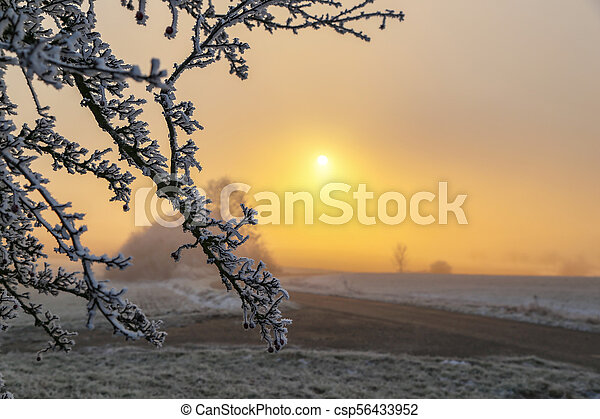 Sunset in the winter - csp56433952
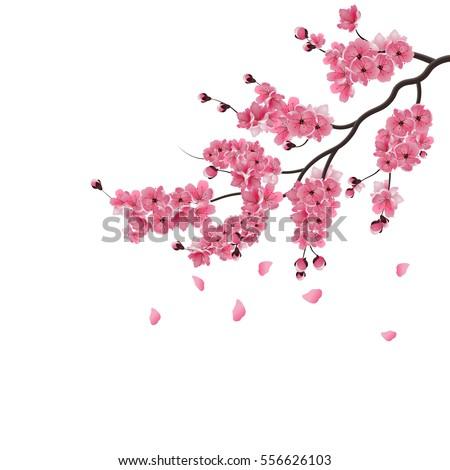 japanese sakura lush the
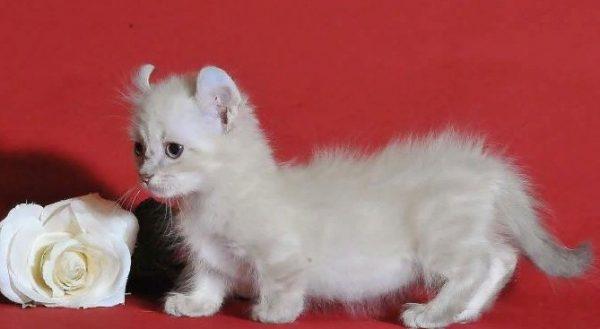 Кот породы Кинкалоу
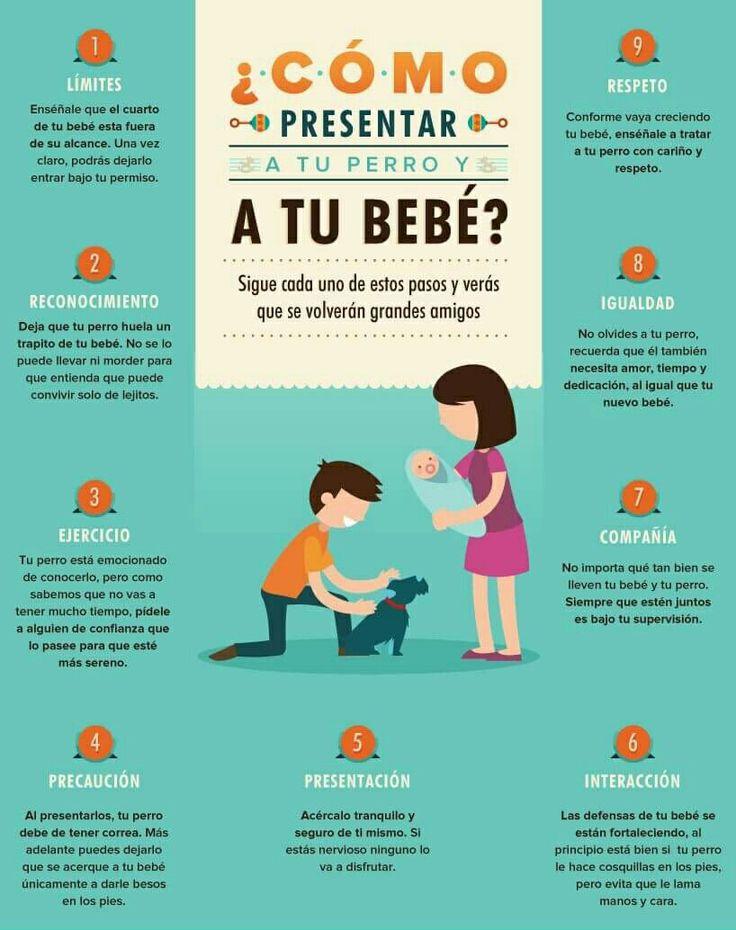 #maternidad #felicidad #bebe #gestacionsubrogada #fiv #ovodonacion #BioTexCom #Ucrania #quierosermadre #embarazo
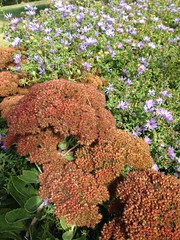 Sedum and asters show their Fall colors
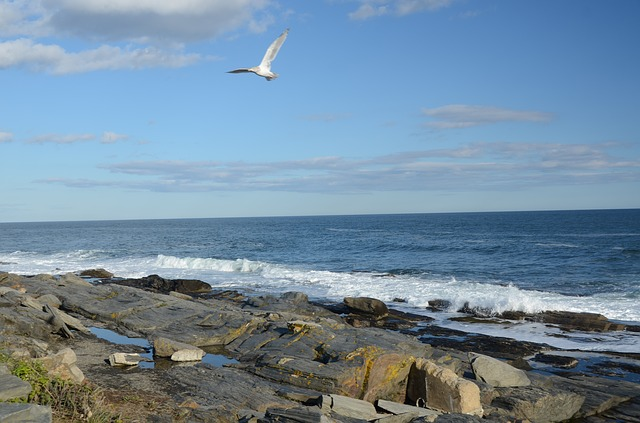 An image of the coast of Maine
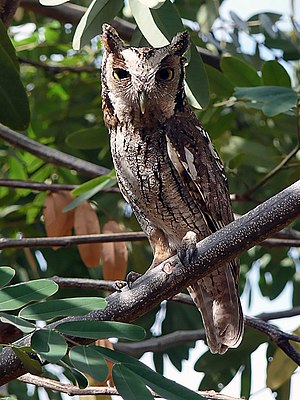 Tropical screech owl - In Ceara, Brazil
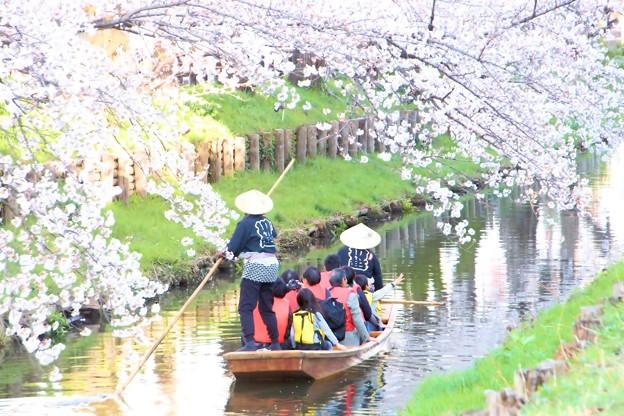 春の川越-13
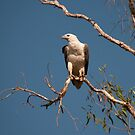 White-bellied Sea Eagle, Kakadu National Park, Australia by Erik Schlogl
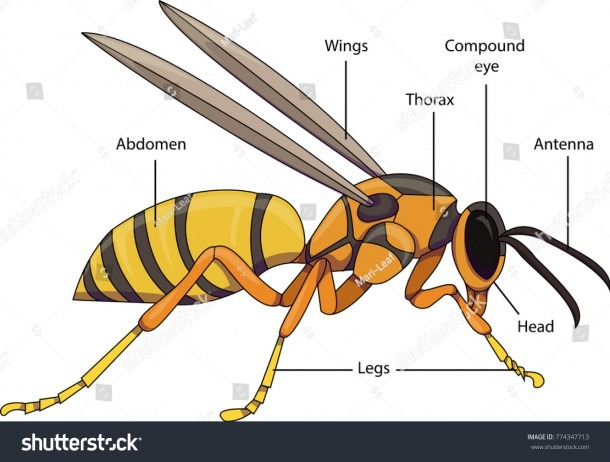 Vector Illustration Insect Diagram Labeled Parts Stock Vector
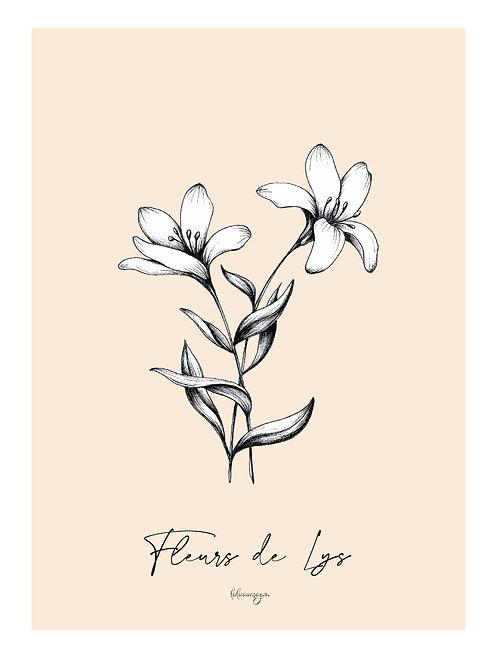 Affiche téléchargeable fleurs de Lys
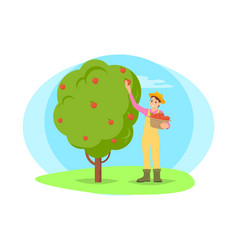 farmer picking fruit from tree in garden cartoon vector image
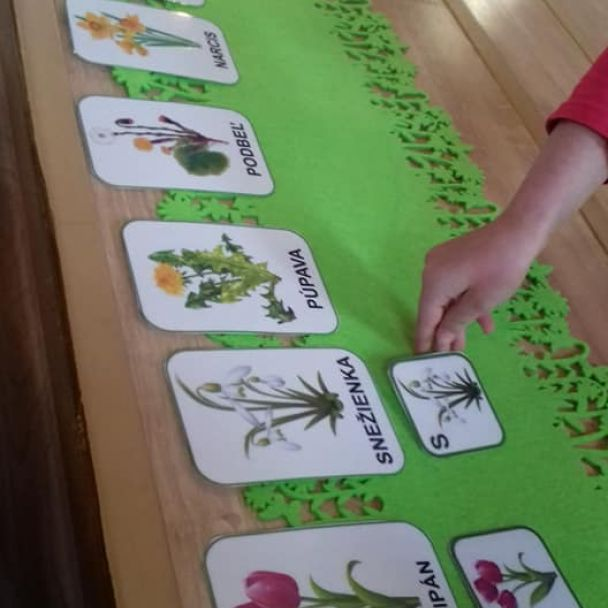 24.08.2021 - Žabky - Od semienka k rastlinke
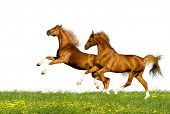 two bavarian chesnut horses
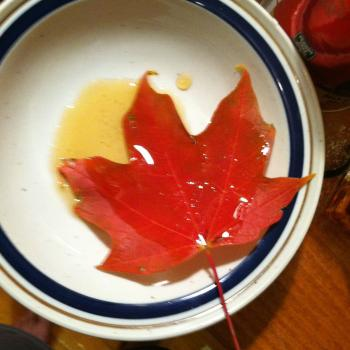 leaf in syrup
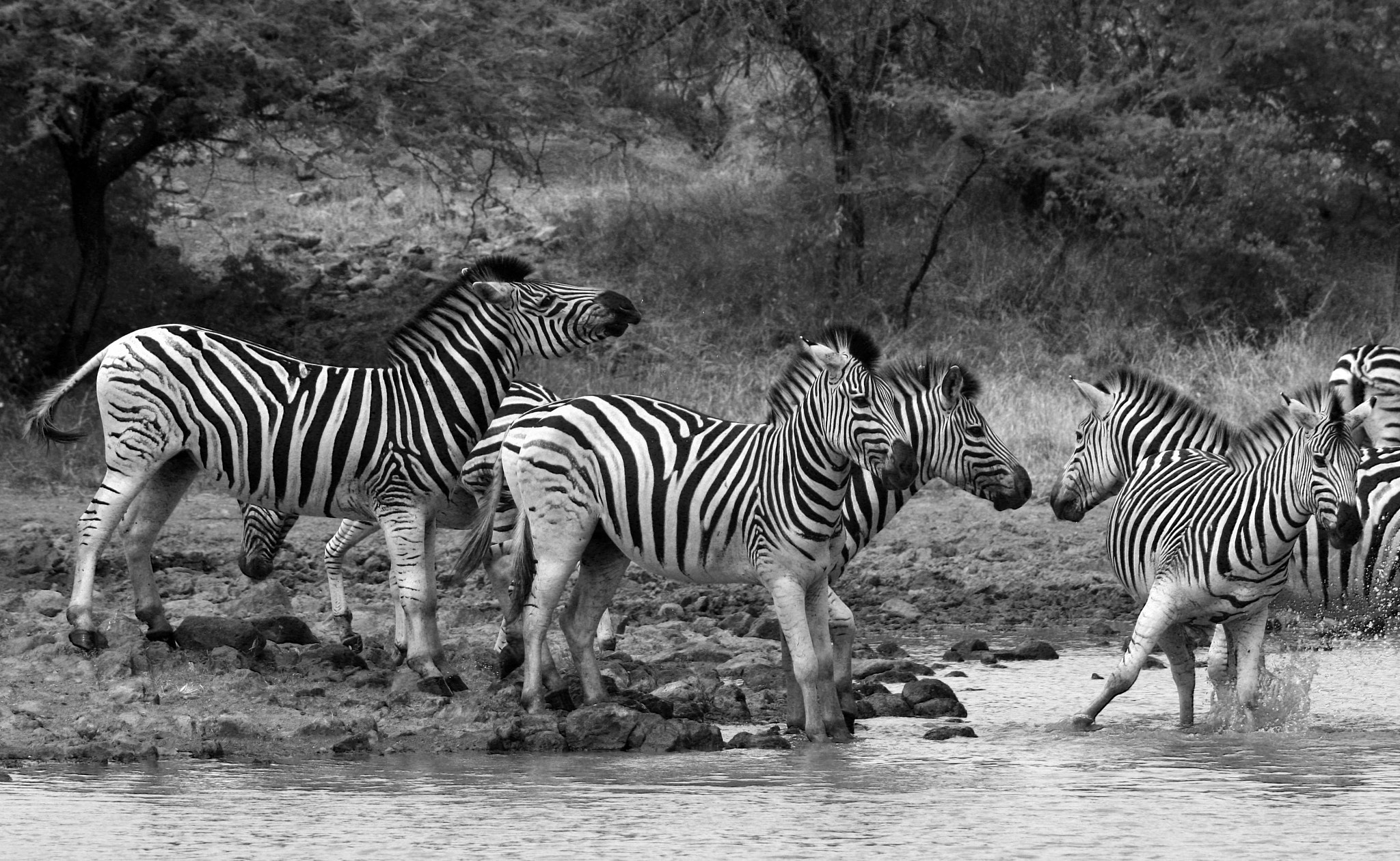 Photograph The Waterhole 2 by Nicholas Dirnberger on 500px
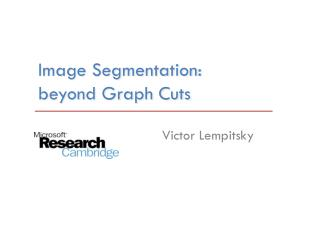 Image  Segmentation: beyond Graph Cuts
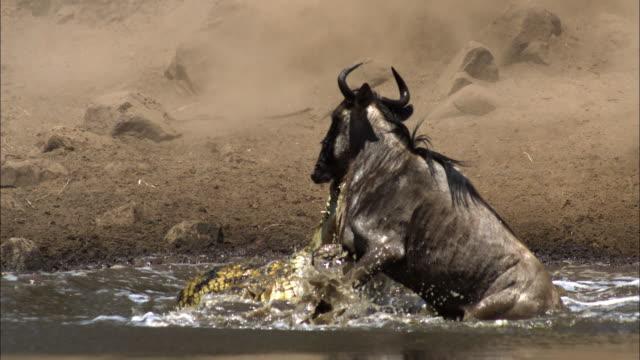 Nile crocodile attacks wildebeest, Grumeti, Tanzania.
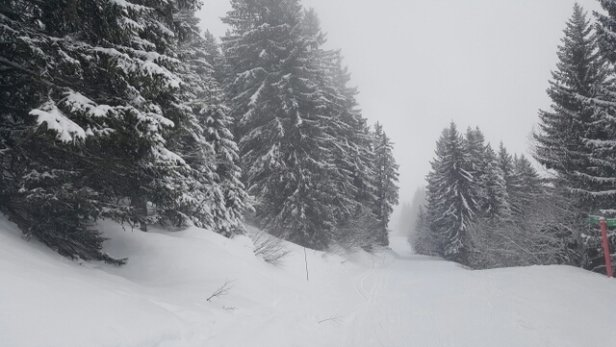 Valmorel - Good snow. Bad visibility  - ©rmikati99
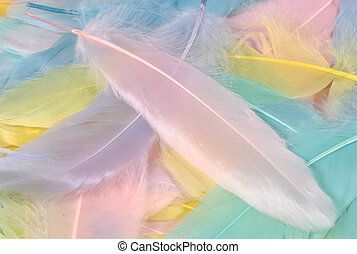 Pastel Feathers - Photo of Pastel Colored Feathers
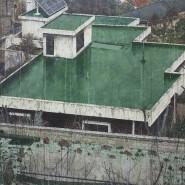 Выставка «Москва — Сеул: общие замыслы» фотографии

--------

Problem description
All lines from the one containing "farmer picking fruit" through the final line of the entries above must be restated word for word, pictures excluded.

Solution to this exercise
 farmer picking fruit from tree in garden cartoon vector image
 24.08.2021 - Žabky - Od semienka k rastlinke
 two bavarian chesnut horses
 leaf in syrup
 Photograph The Waterhole 2 by Nicholas Dirnberger on 500px
 Image  Segmentation: beyond Graph Cuts
 Nile crocodile attacks wildebeest, Grumeti, Tanzania.
 Valmorel - Good snow. Bad visibility  - ©rmikati99
 Pastel Feathers - Photo of Pastel Colored Feathers
 Выставка «Москва — Сеул: общие замыслы» фотографии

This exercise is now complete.